Missoula, Montana's Past and Present
A frontier spirit still lingers in the facades of Downtown Missoula. As we approach our city's 150-year anniversary, it becomes ever more fascinating to look back on our history and marvel at how much things have changed - and, in some cases, how much things have stayed the same. Thanks to robust preservation efforts, much of historic Missoula's character remains intact, luring visitors into American history.
It may no longer have the eye-catching name of Hellgate Village, but since its foundation as a trading post in 1860, Missoula has played a crucial role in the history of Montana. It served as the crux of efforts by the U.S. Army, the railroad, the Forest Service and the University of Montana to shape the state and city in the late 19th century, saw an unprecedented boom in the logging industry and was the site of the election of the first woman in Congress, Jeanette Rankin, in 1916.

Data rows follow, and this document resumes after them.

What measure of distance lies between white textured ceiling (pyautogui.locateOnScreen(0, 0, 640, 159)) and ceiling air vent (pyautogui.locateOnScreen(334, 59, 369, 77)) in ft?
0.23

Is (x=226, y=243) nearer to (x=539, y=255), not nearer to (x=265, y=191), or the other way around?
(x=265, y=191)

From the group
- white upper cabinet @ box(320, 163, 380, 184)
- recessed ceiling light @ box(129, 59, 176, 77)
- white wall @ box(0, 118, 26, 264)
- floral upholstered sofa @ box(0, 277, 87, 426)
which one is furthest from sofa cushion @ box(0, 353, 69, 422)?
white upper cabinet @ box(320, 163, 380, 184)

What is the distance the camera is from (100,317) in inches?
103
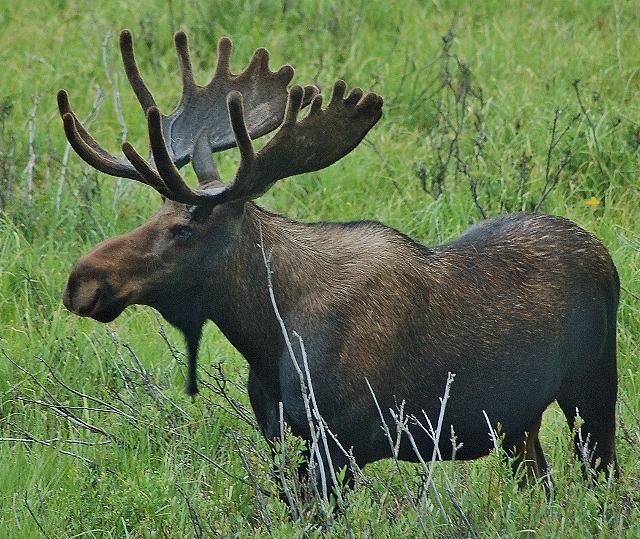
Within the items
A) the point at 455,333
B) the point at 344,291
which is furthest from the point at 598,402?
the point at 344,291

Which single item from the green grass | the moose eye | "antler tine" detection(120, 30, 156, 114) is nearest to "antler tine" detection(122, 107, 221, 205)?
the moose eye

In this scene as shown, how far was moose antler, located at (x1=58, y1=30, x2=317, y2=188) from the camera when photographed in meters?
4.65

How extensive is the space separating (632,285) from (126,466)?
8.94 feet

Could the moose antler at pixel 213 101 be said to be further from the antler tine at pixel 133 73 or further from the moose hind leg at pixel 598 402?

Take a walk downtown and stop by some of the most prominent historical landmarks in Missoula. The Montana Museum of Art & Culture, begun in 1894, houses over 10,000 original works, while you can catch a show at the Wilma Theatre, founded in 1921, or see the artistic happenings at the Atlantic Hotel, dating back to 1902 and now housing studios and a secondhand thrift store. For a savory experience, visit the Oxford, a saloon and cafe established in 1883 that now boasts 24-hour service. Some Missoula history is yet to be written; Missoula, already home of the smokejumpers' headquarters, is scheduled to be the site of the National Museum of Forest Service History.